**** Fragmento del documento
El largo proceso de reforma del Estatuto de Autonomía de Cataluña guarda ciertas similitudes con la saga cinematográfica La guerra de las galaxias, aunque es obvio que ha estado desprovisto del humor que George Lucas supo darle, al menos, a sus tres primeras entregas. Con el Estatut, en una primera fase, coincidente con su debate y aprobación (de 2004 a 2006), hubo frecuentes y tensos enfrentamientos entre partidos políticos, medios de comunicación y dirigentes de diferentes instituciones estatales y autonómicas; una segunda parte (de 2006 a 2010) estuvo presidida por el contraataque vía recursos de inconstitucionalidad, y acabamos de empezar una tercera con la sentencia del Tribunal Constitucional, que parece traer cierta paz a nuestro Estado autonómico. Al menos no ha habido, por seguir con la analogía, secuelas en forma de “guerra a los clones”, a los Estatutos de Autonomía inspirados en el catalán, como el andaluz o el balear, que contaron con el beneplácito de los que combatieron y recurrieron el Estatut.
Escuchando las primeras declaraciones de los actores políticos principales, y al margen de ciertas y esperadas sobreactuaciones, parece que en el nuevo escenario nadie se ha quedado sin un papel en el reparto ni sin una dosis de sonrisas y lágrimas. Es cierto que tampoco se conoce el alcance exacto de la sentencia, pues se saben los 14 preceptos declarados inconstitucionales, pero no cómo deben interpretarse otros 23 artículos y 4 disposiciones. A continuación comentaremos de forma breve lo conocido, dejando, en su caso, para una futura entrega un análisis más completo.
********
**** Líneas guardadas
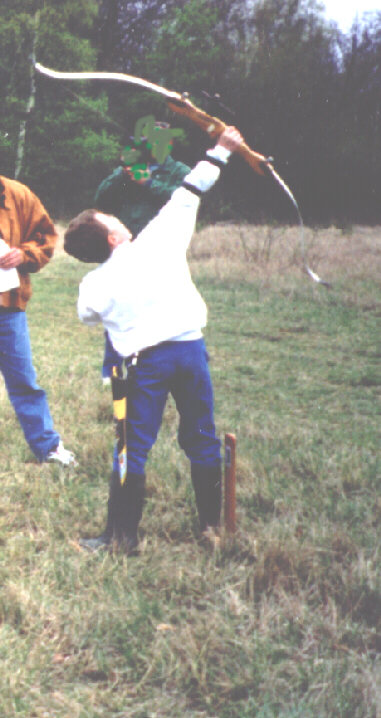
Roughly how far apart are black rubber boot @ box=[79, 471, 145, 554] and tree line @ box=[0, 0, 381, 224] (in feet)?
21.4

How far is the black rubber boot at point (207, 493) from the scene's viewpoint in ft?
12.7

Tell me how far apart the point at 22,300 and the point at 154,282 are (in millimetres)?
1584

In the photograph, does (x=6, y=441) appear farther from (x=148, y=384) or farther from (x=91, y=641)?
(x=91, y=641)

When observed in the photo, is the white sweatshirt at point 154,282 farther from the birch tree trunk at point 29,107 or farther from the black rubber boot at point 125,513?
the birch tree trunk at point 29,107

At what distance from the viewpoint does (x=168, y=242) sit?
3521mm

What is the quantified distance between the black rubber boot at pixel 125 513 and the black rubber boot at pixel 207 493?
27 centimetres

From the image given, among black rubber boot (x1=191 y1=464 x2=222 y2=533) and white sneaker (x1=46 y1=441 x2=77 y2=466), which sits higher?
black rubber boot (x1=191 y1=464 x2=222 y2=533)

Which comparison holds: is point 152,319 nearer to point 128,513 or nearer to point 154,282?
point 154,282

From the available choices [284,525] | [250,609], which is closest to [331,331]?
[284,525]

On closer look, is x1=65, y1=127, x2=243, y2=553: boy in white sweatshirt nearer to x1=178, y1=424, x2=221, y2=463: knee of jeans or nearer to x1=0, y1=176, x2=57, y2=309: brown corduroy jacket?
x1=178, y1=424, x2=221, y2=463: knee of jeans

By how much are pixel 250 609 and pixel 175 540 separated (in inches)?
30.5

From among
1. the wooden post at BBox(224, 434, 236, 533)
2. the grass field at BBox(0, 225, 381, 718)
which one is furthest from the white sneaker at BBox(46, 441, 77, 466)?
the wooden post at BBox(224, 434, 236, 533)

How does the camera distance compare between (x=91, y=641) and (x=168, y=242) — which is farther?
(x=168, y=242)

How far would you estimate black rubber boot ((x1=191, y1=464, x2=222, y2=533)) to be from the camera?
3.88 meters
********
Qué se pide.
Retoma el texto sobre la reforma del Estatuto de Autonomía de Cataluña y sigue escribiéndolo justo después de su última frase.

Resultado.
En primer lugar, dice el Tribunal que carecen de eficacia jurídica interpretativa las referencias del Preámbulo a “Cataluña como nación” y a “la realidad nacional de Cataluña”. Al margen del efecto tranquilizador que eso pueda tener para algunos, era difícil que esa declaración pudiera tener más efecto que el político-sentimental, pues lo que dice ese Preámbulo es que “el Parlamento de Cataluña, recogiendo el sentimiento y la voluntad de la ciudadanía de Cataluña, ha definido de forma ampliamente mayoritaria a Cataluña como nación”. Si un Parlamento entiende que la ciudadanía de Cataluña, o de Galicia, tiene un sentimiento de nación quiere decir algo que trasciende a la eficacia jurídica interpretativa, pero lo que importa es que si algún día esa ciudadanía pretende acceder a la independencia tendrá que cumplir unos requisitos que no están en el Estatut sino en la Constitución.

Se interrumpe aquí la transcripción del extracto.